_Task brief:_
Reproduce each of the entries below word for word, leaving out the pictures.

----------

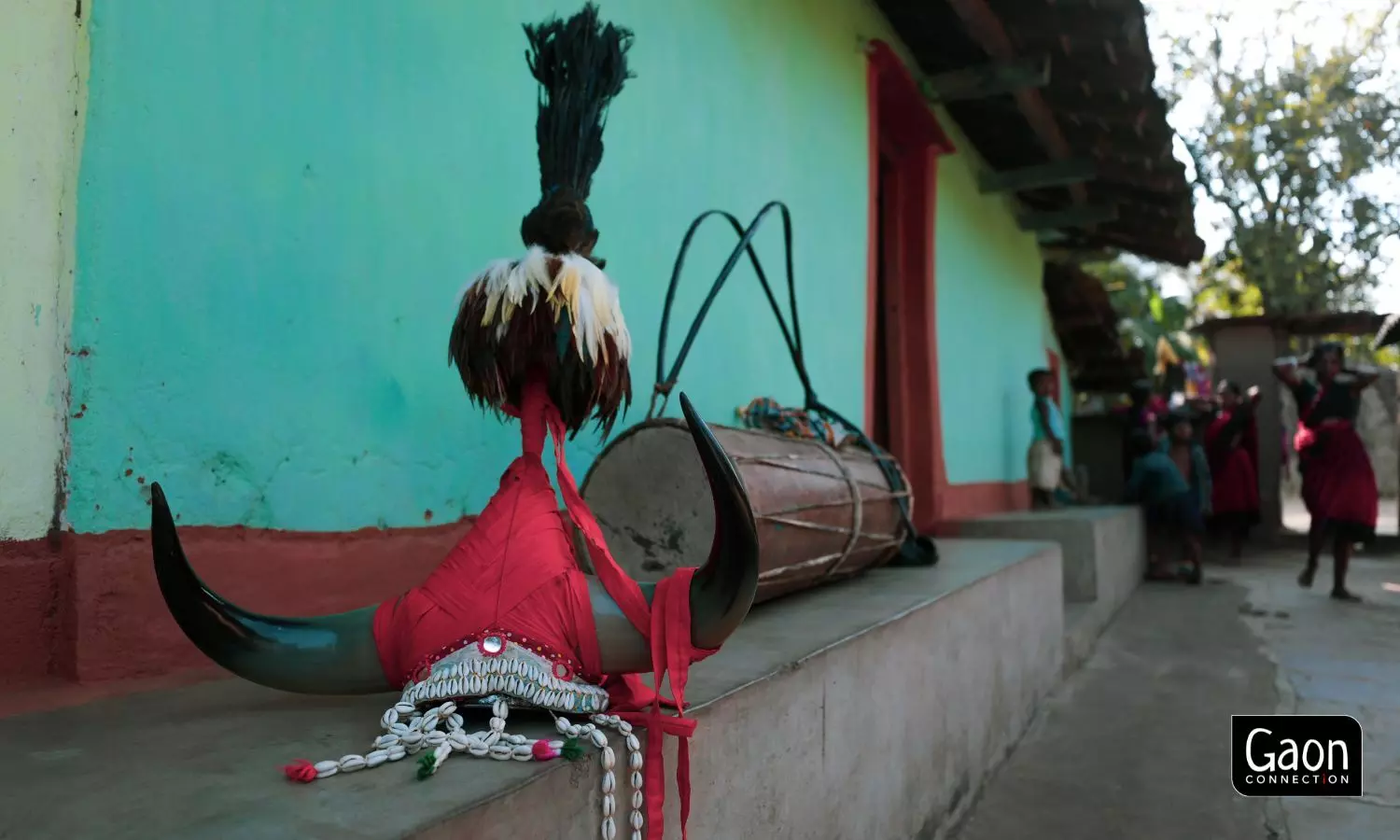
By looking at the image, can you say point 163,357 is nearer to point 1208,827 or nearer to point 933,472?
point 1208,827

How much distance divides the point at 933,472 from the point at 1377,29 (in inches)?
605

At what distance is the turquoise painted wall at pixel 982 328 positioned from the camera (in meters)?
5.87

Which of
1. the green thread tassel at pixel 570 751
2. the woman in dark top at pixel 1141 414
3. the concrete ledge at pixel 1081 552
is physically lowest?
the concrete ledge at pixel 1081 552

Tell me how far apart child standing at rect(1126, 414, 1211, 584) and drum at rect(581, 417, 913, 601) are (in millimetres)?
5291

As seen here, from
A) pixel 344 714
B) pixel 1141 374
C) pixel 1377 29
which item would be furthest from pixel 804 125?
pixel 1377 29

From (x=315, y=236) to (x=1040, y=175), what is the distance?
5644 mm

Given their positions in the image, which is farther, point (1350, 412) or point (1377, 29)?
point (1377, 29)

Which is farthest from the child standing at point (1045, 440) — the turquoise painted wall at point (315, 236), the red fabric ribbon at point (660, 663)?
the red fabric ribbon at point (660, 663)

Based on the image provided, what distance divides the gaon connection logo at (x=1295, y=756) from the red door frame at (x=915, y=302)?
8.16ft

----------

_Task answer:_
By looking at the image, can you say point 163,357 is nearer to point 1208,827 or nearer to point 933,472?
point 1208,827

How much distance divides the point at 933,472 from the point at 1377,29 (in inches)?
605

At what distance is the turquoise painted wall at pixel 982 328 positioned from the camera (in meters)?
5.87

Which of
1. the green thread tassel at pixel 570 751
2. the woman in dark top at pixel 1141 414
3. the concrete ledge at pixel 1081 552
is physically lowest?
the concrete ledge at pixel 1081 552

Tell me how far apart child standing at rect(1126, 414, 1211, 584) and drum at rect(581, 417, 913, 601) are (in millimetres)?
5291

As seen here, from
A) pixel 344 714
B) pixel 1141 374
C) pixel 1377 29
which item would be furthest from pixel 804 125?
pixel 1377 29

From (x=315, y=236) to (x=1040, y=175), what is the distance?
5644 mm

Given their positions in the image, which is farther, point (1350, 412) or point (1377, 29)?
point (1377, 29)

Which is farthest from the child standing at point (1045, 440) — the turquoise painted wall at point (315, 236), the red fabric ribbon at point (660, 663)?
the red fabric ribbon at point (660, 663)

Based on the image provided, what distance divides the gaon connection logo at (x=1295, y=756) from the red door frame at (x=915, y=302)?
8.16ft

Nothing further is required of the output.